→ Given request:
Can you arrange every one of the rows below as a JSON list of strings, with one string per line, skipping blank lines and leaving out the picture lines?

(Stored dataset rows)
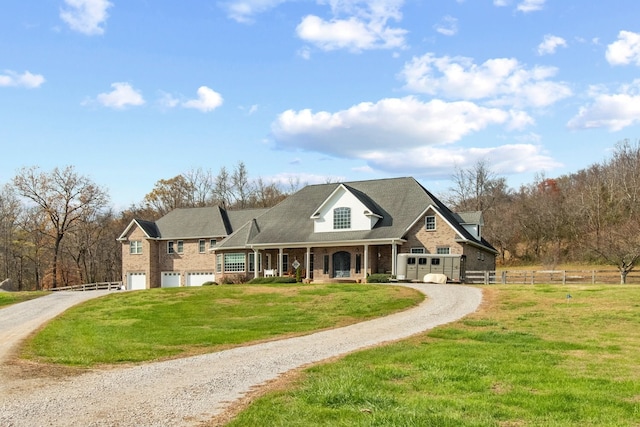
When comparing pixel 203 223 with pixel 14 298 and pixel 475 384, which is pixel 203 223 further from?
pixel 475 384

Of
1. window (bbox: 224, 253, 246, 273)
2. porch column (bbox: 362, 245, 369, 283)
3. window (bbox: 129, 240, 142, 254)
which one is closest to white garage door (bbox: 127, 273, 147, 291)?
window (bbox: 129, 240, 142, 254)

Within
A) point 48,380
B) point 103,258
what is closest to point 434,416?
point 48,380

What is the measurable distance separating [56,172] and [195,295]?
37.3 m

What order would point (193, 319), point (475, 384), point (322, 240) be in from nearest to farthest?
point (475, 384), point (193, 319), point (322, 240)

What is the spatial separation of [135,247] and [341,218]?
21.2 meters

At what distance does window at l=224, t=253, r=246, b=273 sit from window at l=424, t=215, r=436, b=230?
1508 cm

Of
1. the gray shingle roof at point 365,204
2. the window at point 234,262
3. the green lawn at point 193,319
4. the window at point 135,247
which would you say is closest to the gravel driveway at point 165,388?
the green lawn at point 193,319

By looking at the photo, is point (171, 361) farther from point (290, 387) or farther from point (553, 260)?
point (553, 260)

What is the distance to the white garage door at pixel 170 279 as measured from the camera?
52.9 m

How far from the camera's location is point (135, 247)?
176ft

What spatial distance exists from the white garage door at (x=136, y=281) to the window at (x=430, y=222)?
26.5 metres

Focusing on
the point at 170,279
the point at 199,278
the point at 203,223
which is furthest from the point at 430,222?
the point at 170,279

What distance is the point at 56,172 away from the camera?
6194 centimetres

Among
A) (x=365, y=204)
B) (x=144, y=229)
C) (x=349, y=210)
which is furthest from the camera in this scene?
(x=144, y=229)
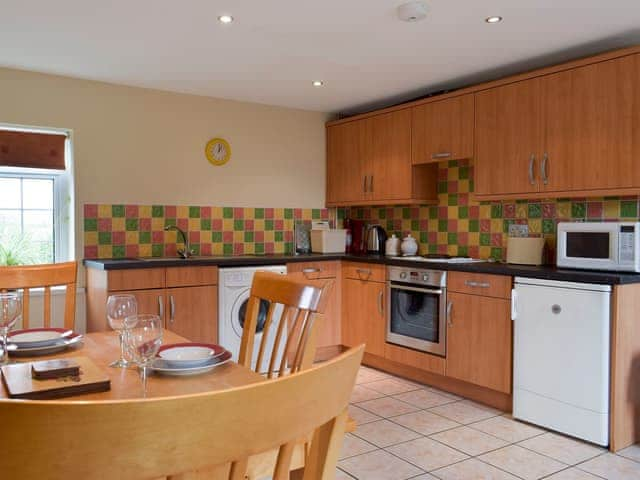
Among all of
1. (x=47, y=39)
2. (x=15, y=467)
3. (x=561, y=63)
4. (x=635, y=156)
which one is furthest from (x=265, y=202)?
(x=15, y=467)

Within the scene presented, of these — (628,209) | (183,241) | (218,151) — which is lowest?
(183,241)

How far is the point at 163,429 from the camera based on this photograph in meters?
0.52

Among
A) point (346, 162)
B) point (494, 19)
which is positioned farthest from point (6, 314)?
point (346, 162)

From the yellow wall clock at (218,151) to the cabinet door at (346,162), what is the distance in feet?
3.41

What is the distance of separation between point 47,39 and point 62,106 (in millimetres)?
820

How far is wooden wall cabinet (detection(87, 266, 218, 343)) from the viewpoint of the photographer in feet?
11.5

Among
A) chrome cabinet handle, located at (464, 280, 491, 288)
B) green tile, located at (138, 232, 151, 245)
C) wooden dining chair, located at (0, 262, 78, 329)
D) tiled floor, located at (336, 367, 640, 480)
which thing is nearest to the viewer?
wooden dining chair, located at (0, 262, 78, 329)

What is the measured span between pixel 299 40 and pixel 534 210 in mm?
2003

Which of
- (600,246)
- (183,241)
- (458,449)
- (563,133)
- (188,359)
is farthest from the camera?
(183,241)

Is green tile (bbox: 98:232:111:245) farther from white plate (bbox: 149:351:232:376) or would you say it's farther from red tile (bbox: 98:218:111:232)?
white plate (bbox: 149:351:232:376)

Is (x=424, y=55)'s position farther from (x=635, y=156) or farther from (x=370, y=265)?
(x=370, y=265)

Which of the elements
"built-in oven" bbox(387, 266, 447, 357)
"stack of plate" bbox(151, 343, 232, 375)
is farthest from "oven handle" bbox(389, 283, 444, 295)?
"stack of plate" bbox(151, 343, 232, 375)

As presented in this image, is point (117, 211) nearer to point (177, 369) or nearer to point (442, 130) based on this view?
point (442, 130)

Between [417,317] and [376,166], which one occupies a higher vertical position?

→ Task answer:
[
  "When comparing pixel 203 223 with pixel 14 298 and pixel 475 384, which is pixel 203 223 further from?",
  "pixel 475 384",
  "Of",
  "1. window (bbox: 224, 253, 246, 273)",
  "2. porch column (bbox: 362, 245, 369, 283)",
  "3. window (bbox: 129, 240, 142, 254)",
  "which one is closest to white garage door (bbox: 127, 273, 147, 291)?",
  "window (bbox: 129, 240, 142, 254)",
  "Within",
  "A) point 48,380",
  "B) point 103,258",
  "what is closest to point 434,416?",
  "point 48,380",
  "What is the measurable distance separating [56,172] and [195,295]?",
  "37.3 m",
  "What order would point (193, 319), point (475, 384), point (322, 240) be in from nearest to farthest?",
  "point (475, 384), point (193, 319), point (322, 240)",
  "What is the spatial separation of [135,247] and [341,218]?",
  "21.2 meters",
  "At what distance does window at l=224, t=253, r=246, b=273 sit from window at l=424, t=215, r=436, b=230?",
  "1508 cm",
  "Of",
  "1. the gray shingle roof at point 365,204",
  "2. the window at point 234,262",
  "3. the green lawn at point 193,319",
  "4. the window at point 135,247",
  "which would you say is closest to the gravel driveway at point 165,388?",
  "the green lawn at point 193,319",
  "By looking at the photo, is point (171, 361) farther from point (290, 387) or farther from point (553, 260)?",
  "point (553, 260)",
  "What is the distance to the white garage door at pixel 170 279 as measured from the camera?",
  "52.9 m",
  "How far from the camera's location is point (135, 247)?",
  "176ft",
  "What spatial distance exists from the white garage door at (x=136, y=281) to the window at (x=430, y=222)?",
  "26.5 metres",
  "Focusing on",
  "the point at 170,279",
  "the point at 199,278",
  "the point at 203,223",
  "which is furthest from the point at 430,222?",
  "the point at 170,279",
  "What distance is the point at 56,172 away from the camera?",
  "6194 centimetres",
  "Among",
  "A) (x=365, y=204)",
  "B) (x=144, y=229)",
  "C) (x=349, y=210)",
  "which is furthest from the camera in this scene?",
  "(x=144, y=229)",
  "Among all of",
  "1. (x=47, y=39)",
  "2. (x=15, y=467)",
  "3. (x=561, y=63)",
  "4. (x=635, y=156)",
  "which one is furthest from (x=265, y=202)?",
  "(x=15, y=467)",
  "Within the scene presented, of these — (628,209) | (183,241) | (218,151) — which is lowest?",
  "(183,241)",
  "How far is the point at 163,429 from the camera based on this photograph in meters?",
  "0.52",
  "Among",
  "A) point (346, 162)",
  "B) point (494, 19)",
  "which is positioned farthest from point (6, 314)?",
  "point (346, 162)",
  "From the yellow wall clock at (218,151) to the cabinet door at (346,162), what is the distance in feet?",
  "3.41",
  "What is the distance of separation between point 47,39 and point 62,106 (in millimetres)?",
  "820",
  "How far is wooden wall cabinet (detection(87, 266, 218, 343)) from the viewpoint of the photographer in feet?",
  "11.5",
  "Among",
  "A) chrome cabinet handle, located at (464, 280, 491, 288)",
  "B) green tile, located at (138, 232, 151, 245)",
  "C) wooden dining chair, located at (0, 262, 78, 329)",
  "D) tiled floor, located at (336, 367, 640, 480)",
  "which thing is nearest to the viewer?",
  "wooden dining chair, located at (0, 262, 78, 329)",
  "What is the measured span between pixel 299 40 and pixel 534 210 in mm?",
  "2003",
  "Which of",
  "- (600,246)",
  "- (183,241)",
  "- (458,449)",
  "- (563,133)",
  "- (188,359)",
  "is farthest from the camera?",
  "(183,241)",
  "Is green tile (bbox: 98:232:111:245) farther from white plate (bbox: 149:351:232:376) or would you say it's farther from red tile (bbox: 98:218:111:232)?",
  "white plate (bbox: 149:351:232:376)",
  "Is (x=424, y=55)'s position farther from (x=635, y=156) or farther from (x=370, y=265)?",
  "(x=370, y=265)",
  "Which of the elements",
  "\"built-in oven\" bbox(387, 266, 447, 357)",
  "\"stack of plate\" bbox(151, 343, 232, 375)",
  "is farthest from \"oven handle\" bbox(389, 283, 444, 295)?",
  "\"stack of plate\" bbox(151, 343, 232, 375)",
  "As presented in this image, is point (117, 211) nearer to point (177, 369) or nearer to point (442, 130) based on this view?",
  "point (442, 130)",
  "Between [417,317] and [376,166], which one occupies a higher vertical position?"
]